Christian Aid, the UK-based international development agency backed by 40 of Britain's main churches and denominations, "condemns in the strongest possible terms Israel’s blockade of the Gaza Strip, which did not begin last week as commonly thought, but has been going on since June 2007".
A statement released at the end of last week noted that Israel’s decision to allow in limited shipments of fuel and basic humanitarian supplies "will not ease the ongoing humanitarian crisis in Gaza."
"Since Hamas took power last June, Gaza has been subjected to severe restrictions on movement that have allowed in only a drip-feed of aid, preventing a full-scale humanitarian emergency but keeping the population in a perpetual state of economic crisis," said Janet Symes, Christian Aid’s Head of Middle East Programme.
The blockade has affected fuel supplies which led to Gaza's only power plant shutting down on Sunday night, leaving homes, hospitals and factories without electricity. The lack of fuel also has implications for Gaza’s water supply and sanitation infrastructure with rivers of untreated sewage already flowing through the streets and into homes in this densely populated strip of land.

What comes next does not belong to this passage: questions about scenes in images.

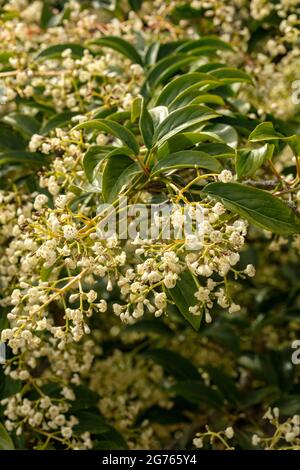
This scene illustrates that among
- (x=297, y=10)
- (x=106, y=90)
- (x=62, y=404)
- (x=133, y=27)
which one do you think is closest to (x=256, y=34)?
(x=297, y=10)

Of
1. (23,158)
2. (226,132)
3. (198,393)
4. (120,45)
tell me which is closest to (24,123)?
(23,158)

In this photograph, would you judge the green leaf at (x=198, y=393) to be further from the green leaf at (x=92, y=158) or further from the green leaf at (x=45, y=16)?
the green leaf at (x=45, y=16)

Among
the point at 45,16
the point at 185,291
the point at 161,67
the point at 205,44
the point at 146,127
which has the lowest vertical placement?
the point at 185,291

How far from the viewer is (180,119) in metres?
1.55

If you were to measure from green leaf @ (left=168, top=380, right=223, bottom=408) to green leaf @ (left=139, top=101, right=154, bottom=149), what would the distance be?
0.97m

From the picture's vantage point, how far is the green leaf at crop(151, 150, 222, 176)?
1.46 m

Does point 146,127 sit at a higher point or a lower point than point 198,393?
higher

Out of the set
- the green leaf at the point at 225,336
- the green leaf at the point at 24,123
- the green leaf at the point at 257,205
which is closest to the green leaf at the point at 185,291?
the green leaf at the point at 257,205

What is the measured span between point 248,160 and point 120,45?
2.84 ft

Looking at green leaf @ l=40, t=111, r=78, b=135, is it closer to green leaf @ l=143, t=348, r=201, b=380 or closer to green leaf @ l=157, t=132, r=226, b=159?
green leaf @ l=157, t=132, r=226, b=159

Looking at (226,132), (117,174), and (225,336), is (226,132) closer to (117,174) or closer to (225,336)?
(117,174)

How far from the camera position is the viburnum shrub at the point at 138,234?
4.52 feet
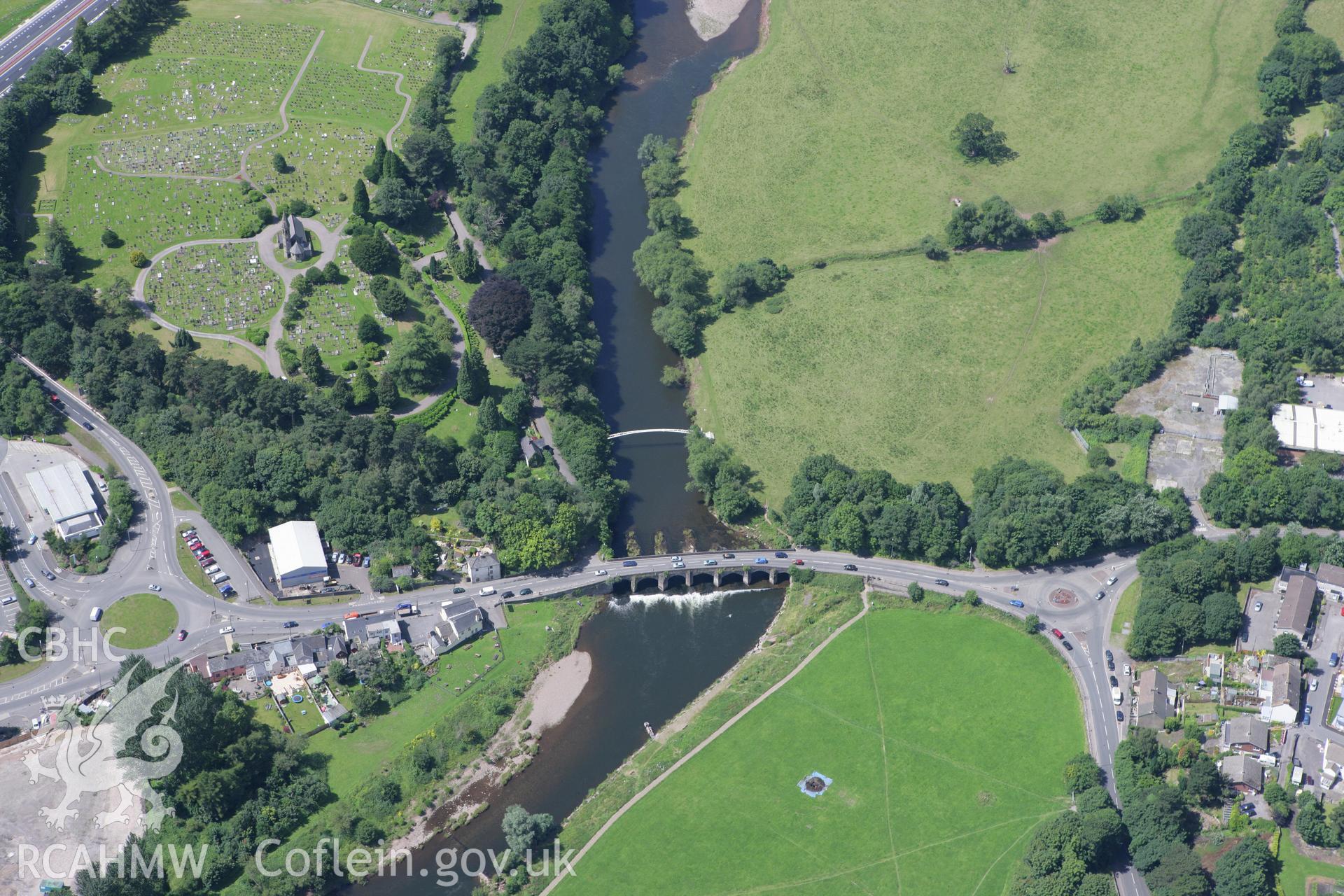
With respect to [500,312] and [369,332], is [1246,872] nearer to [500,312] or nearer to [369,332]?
[500,312]

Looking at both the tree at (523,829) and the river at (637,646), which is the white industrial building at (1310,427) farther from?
the tree at (523,829)

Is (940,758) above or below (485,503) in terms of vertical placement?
below

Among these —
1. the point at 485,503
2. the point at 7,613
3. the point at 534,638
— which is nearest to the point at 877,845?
the point at 534,638

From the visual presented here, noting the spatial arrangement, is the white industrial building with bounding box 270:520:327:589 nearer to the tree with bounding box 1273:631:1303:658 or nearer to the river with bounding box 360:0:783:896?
the river with bounding box 360:0:783:896

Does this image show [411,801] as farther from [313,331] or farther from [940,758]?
[313,331]

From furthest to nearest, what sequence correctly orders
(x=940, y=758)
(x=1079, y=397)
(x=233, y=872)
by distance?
(x=1079, y=397) < (x=940, y=758) < (x=233, y=872)

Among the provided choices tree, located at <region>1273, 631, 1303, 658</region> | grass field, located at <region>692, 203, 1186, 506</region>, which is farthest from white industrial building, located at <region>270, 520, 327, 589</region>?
tree, located at <region>1273, 631, 1303, 658</region>
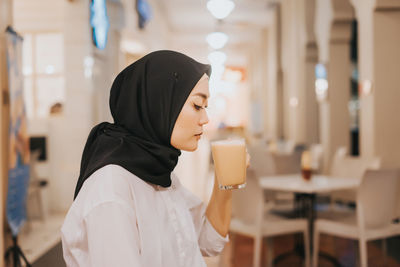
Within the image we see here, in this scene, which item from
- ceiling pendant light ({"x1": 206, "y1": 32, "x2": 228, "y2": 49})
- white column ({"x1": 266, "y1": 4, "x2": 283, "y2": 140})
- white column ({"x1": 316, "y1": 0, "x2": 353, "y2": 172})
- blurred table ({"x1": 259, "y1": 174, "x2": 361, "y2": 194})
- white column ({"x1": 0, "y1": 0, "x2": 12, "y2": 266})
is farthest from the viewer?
white column ({"x1": 266, "y1": 4, "x2": 283, "y2": 140})

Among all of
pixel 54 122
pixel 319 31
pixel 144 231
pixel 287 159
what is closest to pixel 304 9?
pixel 319 31

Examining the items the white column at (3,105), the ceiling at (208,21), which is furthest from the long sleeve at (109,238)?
the ceiling at (208,21)

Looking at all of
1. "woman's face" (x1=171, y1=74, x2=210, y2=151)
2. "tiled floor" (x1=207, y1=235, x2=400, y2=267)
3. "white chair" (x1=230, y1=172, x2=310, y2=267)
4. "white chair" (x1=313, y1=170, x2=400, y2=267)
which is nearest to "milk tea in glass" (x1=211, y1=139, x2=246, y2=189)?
"woman's face" (x1=171, y1=74, x2=210, y2=151)

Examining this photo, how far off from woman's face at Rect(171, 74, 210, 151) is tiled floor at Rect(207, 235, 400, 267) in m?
2.48

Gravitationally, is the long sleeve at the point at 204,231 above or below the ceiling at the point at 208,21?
below

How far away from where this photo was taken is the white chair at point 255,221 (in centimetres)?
309

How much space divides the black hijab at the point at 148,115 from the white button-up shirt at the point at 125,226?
5cm

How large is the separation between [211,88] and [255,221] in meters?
2.22

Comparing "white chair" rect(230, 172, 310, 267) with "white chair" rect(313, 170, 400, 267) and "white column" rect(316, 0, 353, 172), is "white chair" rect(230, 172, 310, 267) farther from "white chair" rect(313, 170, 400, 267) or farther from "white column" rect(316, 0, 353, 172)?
"white column" rect(316, 0, 353, 172)

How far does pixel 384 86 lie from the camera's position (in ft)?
16.3

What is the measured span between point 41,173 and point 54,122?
79 cm

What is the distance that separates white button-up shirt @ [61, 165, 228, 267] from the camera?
2.75 feet

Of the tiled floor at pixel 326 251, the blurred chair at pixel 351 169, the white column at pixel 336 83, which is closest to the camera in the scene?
the tiled floor at pixel 326 251

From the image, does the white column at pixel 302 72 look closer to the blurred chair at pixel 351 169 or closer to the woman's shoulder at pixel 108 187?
the blurred chair at pixel 351 169
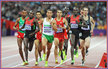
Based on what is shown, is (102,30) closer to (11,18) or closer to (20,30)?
(11,18)

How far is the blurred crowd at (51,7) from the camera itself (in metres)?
48.2

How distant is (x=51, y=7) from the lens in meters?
49.1

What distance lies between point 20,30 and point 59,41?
1631 mm

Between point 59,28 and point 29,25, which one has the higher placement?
point 29,25

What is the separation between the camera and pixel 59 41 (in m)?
11.1

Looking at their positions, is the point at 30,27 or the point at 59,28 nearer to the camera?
the point at 30,27

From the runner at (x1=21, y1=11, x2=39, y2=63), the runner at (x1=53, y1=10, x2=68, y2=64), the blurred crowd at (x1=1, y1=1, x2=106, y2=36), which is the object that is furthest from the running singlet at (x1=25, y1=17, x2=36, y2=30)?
the blurred crowd at (x1=1, y1=1, x2=106, y2=36)

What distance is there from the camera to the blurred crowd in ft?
158

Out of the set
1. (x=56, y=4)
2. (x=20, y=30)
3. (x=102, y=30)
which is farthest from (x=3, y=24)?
(x=20, y=30)

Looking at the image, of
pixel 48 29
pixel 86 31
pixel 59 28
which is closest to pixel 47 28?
pixel 48 29

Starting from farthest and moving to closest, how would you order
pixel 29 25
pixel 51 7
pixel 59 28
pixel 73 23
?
pixel 51 7 < pixel 73 23 < pixel 59 28 < pixel 29 25

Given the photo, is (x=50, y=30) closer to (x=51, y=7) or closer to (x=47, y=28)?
(x=47, y=28)

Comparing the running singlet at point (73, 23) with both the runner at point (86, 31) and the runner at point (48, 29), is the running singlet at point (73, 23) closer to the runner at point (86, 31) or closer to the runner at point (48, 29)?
the runner at point (86, 31)

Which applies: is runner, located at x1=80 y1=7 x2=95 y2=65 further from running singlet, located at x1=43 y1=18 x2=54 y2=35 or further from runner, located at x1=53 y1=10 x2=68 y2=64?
running singlet, located at x1=43 y1=18 x2=54 y2=35
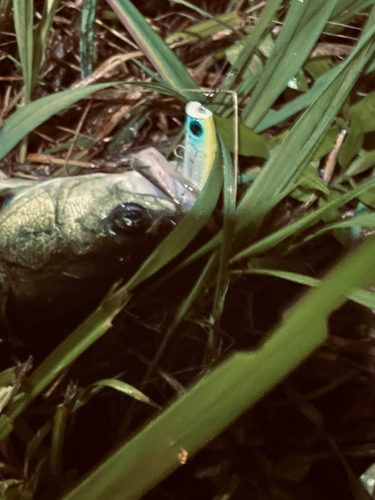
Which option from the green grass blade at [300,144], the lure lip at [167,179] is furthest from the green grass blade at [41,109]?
the green grass blade at [300,144]

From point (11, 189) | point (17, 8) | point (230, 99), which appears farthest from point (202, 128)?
point (11, 189)

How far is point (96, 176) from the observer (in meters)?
1.02

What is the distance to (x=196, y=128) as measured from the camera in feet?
2.92

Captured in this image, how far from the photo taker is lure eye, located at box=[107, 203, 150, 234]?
86cm

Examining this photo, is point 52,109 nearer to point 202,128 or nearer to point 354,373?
point 202,128

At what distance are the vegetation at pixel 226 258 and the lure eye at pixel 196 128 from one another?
0.07 meters

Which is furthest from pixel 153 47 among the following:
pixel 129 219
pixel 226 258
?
pixel 226 258

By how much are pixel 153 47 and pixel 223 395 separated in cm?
88

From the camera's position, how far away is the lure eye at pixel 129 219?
0.86m

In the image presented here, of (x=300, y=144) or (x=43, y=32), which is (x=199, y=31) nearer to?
(x=43, y=32)

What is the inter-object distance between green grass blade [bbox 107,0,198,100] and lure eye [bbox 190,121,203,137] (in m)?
0.18

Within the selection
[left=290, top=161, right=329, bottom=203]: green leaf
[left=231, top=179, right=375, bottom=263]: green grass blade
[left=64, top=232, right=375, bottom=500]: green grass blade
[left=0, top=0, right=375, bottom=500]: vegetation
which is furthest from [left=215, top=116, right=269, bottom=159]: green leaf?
[left=64, top=232, right=375, bottom=500]: green grass blade

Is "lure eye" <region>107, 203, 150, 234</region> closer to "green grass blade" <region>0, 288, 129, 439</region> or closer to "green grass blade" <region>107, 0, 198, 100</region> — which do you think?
"green grass blade" <region>0, 288, 129, 439</region>

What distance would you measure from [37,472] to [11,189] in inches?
30.3
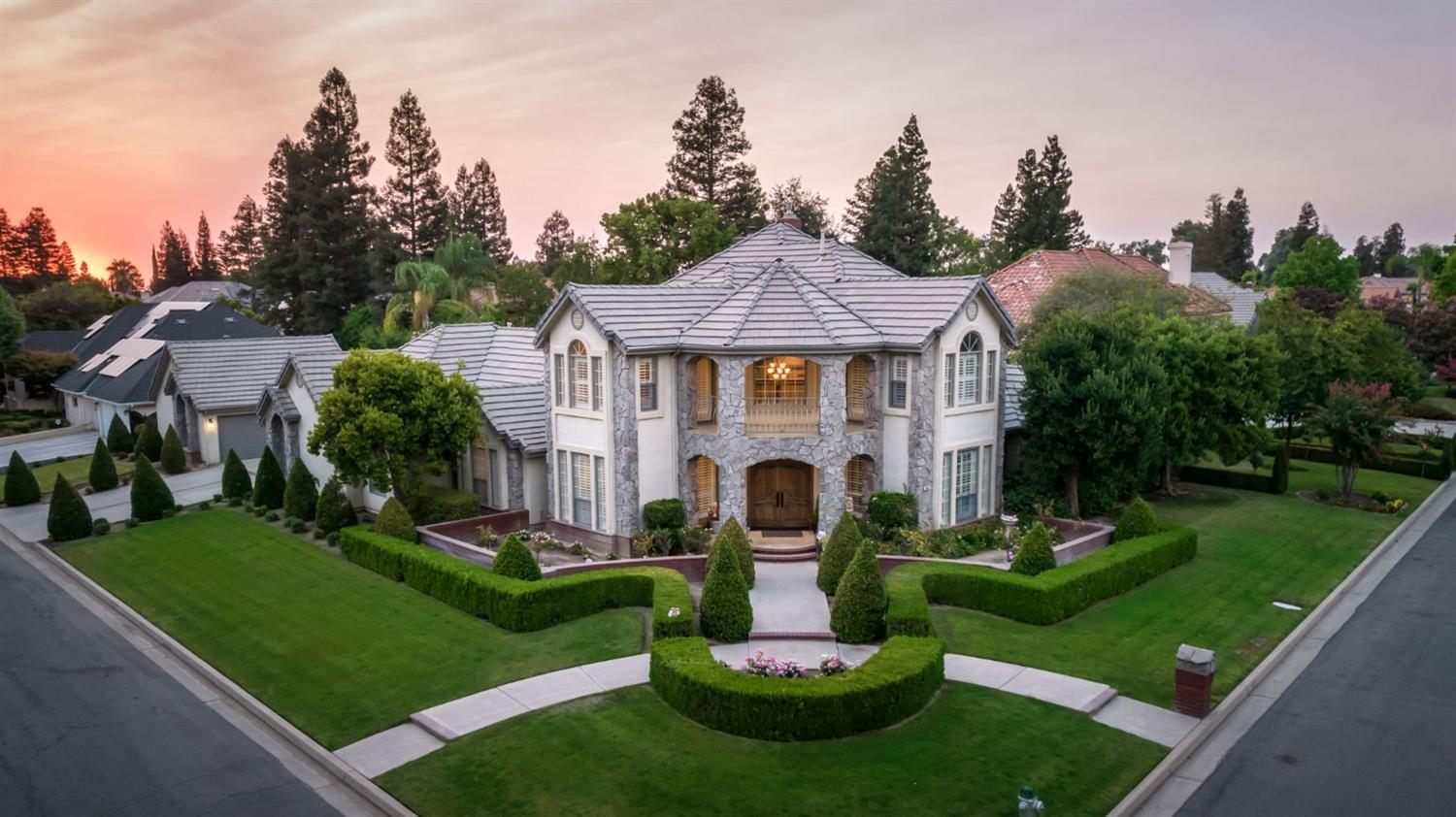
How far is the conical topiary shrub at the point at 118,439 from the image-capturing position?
4638 cm

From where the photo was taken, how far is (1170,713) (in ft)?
56.2

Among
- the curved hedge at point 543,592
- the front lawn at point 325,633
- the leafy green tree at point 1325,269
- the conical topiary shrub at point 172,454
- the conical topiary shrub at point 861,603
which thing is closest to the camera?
the front lawn at point 325,633

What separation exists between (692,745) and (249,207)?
131833mm

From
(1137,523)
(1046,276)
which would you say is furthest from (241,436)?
(1046,276)

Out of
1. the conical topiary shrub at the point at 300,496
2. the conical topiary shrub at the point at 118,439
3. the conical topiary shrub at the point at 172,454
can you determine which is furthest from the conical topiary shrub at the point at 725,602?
the conical topiary shrub at the point at 118,439

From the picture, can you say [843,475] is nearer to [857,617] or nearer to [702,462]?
[702,462]

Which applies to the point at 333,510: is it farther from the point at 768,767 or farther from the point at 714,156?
the point at 714,156

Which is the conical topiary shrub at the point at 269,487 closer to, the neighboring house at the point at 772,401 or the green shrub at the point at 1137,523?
the neighboring house at the point at 772,401

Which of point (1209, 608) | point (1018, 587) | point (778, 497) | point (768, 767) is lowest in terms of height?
point (768, 767)

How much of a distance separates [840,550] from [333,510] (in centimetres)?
1801

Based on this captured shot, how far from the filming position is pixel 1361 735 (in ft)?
54.7

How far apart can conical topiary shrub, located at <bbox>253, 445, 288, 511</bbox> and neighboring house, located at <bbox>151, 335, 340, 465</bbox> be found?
955cm

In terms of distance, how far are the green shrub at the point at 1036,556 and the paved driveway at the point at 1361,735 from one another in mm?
6170

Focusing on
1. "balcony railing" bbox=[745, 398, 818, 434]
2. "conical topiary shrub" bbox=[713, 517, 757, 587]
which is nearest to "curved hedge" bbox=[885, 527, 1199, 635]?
"conical topiary shrub" bbox=[713, 517, 757, 587]
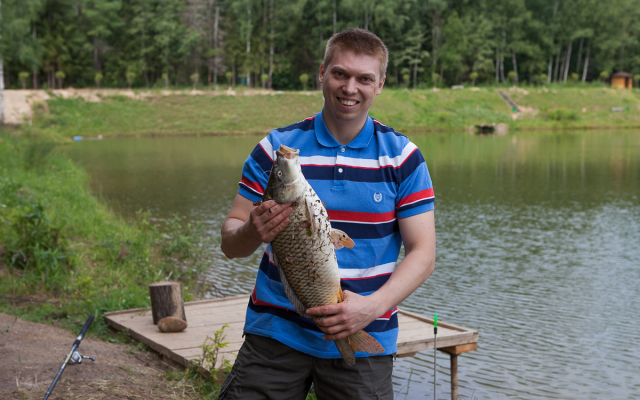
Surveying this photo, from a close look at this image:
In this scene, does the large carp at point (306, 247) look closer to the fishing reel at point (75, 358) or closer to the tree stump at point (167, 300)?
the fishing reel at point (75, 358)

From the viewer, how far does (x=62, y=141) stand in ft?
117

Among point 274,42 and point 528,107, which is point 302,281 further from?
point 274,42

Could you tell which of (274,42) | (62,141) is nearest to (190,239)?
(62,141)

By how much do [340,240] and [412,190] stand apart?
1.19 feet

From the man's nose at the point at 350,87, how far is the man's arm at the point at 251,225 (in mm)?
524

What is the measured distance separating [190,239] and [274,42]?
56.4 meters

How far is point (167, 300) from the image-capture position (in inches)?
229

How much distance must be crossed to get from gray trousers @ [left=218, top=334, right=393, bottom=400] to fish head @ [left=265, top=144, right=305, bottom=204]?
646 millimetres

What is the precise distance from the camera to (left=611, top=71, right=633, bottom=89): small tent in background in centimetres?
6344

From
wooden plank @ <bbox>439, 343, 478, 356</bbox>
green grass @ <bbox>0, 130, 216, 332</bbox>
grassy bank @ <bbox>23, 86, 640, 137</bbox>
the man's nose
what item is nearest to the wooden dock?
wooden plank @ <bbox>439, 343, 478, 356</bbox>

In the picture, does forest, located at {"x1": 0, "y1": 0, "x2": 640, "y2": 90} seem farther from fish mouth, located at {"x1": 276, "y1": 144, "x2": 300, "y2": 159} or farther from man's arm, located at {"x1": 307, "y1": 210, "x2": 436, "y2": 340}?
fish mouth, located at {"x1": 276, "y1": 144, "x2": 300, "y2": 159}

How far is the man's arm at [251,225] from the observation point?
6.54ft

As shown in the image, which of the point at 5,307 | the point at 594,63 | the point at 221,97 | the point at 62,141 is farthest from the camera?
the point at 594,63

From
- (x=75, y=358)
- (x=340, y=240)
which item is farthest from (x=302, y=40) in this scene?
(x=340, y=240)
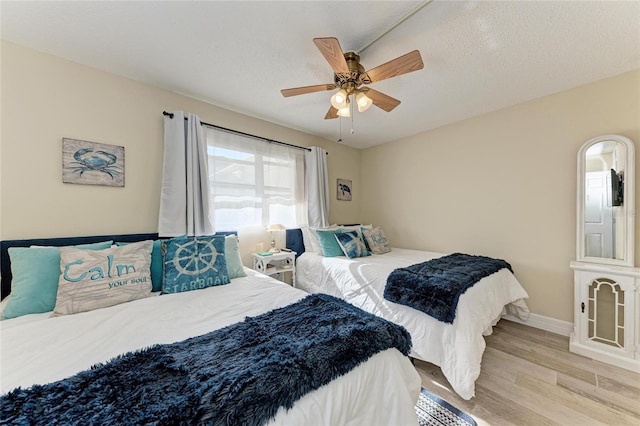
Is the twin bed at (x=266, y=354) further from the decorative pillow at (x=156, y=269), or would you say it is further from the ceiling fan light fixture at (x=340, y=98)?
the ceiling fan light fixture at (x=340, y=98)

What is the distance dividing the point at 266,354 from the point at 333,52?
5.56 ft

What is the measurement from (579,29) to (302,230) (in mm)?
3166

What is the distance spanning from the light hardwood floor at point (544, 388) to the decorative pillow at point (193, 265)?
1.87 meters

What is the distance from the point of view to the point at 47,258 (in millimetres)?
1542

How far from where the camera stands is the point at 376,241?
3.30 metres

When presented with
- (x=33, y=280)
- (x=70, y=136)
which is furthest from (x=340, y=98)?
(x=33, y=280)

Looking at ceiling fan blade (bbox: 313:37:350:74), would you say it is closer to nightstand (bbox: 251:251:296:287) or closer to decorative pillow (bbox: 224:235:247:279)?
decorative pillow (bbox: 224:235:247:279)

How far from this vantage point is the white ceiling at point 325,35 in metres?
1.46

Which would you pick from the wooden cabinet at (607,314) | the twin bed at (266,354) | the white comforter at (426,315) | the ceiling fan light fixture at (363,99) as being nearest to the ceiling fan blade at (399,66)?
the ceiling fan light fixture at (363,99)

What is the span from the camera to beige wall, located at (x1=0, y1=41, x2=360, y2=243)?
172 cm

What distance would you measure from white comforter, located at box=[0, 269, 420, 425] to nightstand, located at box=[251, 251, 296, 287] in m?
1.18

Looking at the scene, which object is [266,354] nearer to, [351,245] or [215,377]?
[215,377]

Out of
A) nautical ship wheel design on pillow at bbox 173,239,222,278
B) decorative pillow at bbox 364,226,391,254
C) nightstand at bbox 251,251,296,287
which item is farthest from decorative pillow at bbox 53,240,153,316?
decorative pillow at bbox 364,226,391,254

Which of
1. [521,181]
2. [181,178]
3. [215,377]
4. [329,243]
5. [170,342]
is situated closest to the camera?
[215,377]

The Near East Council of Churches may have to shut down some health services at its clinics due to a lack of fuel for their refrigerators. They also only have two days of fuel for their vehicles – an essential part of getting emergency relief assistance to poor families.
"I just can’t cope. I don’t know what to do. None of my sons can find work. There is no money to buy food. I have 25 mouths to feed but nothing to give them. I rely on the kindness of friends and neighbours, but I can’t continue like this. I’ve never been so desperate. Somebody has to help us," a tearful woman in Gaza told a Christian Aid oficial.
Over the past week, there has been a resurgence in violence by both sides with each claiming they are acting in self defence. Israel states its blockade is necessary to prevent mortar attacks – a policy that is clearly not having the desired impact.
The European Union has criticised Israel’s ‘collective punishment’ of Gaza's 1.5 million residents, while the United Nations has warned it could be forced to stop distributing food to hundreds of thousands of people unless Israel opened the crossings to allow in supplies.
In November 2007, Christian Aid and 40 other international, Israeli and Palestinian NGOs called for an end to the isolation of Gaza in the interests of ending the escalating crisis.
In addition to condemning the illegal policy of collective punishment, they said: "Isolating Gaza has not stopped Palestinian rocket attacks into Israel and the entire population of Gaza remains vulnerable to continuing Israeli military attacks. All civilians, Israeli and Palestinian, must be protected under international law."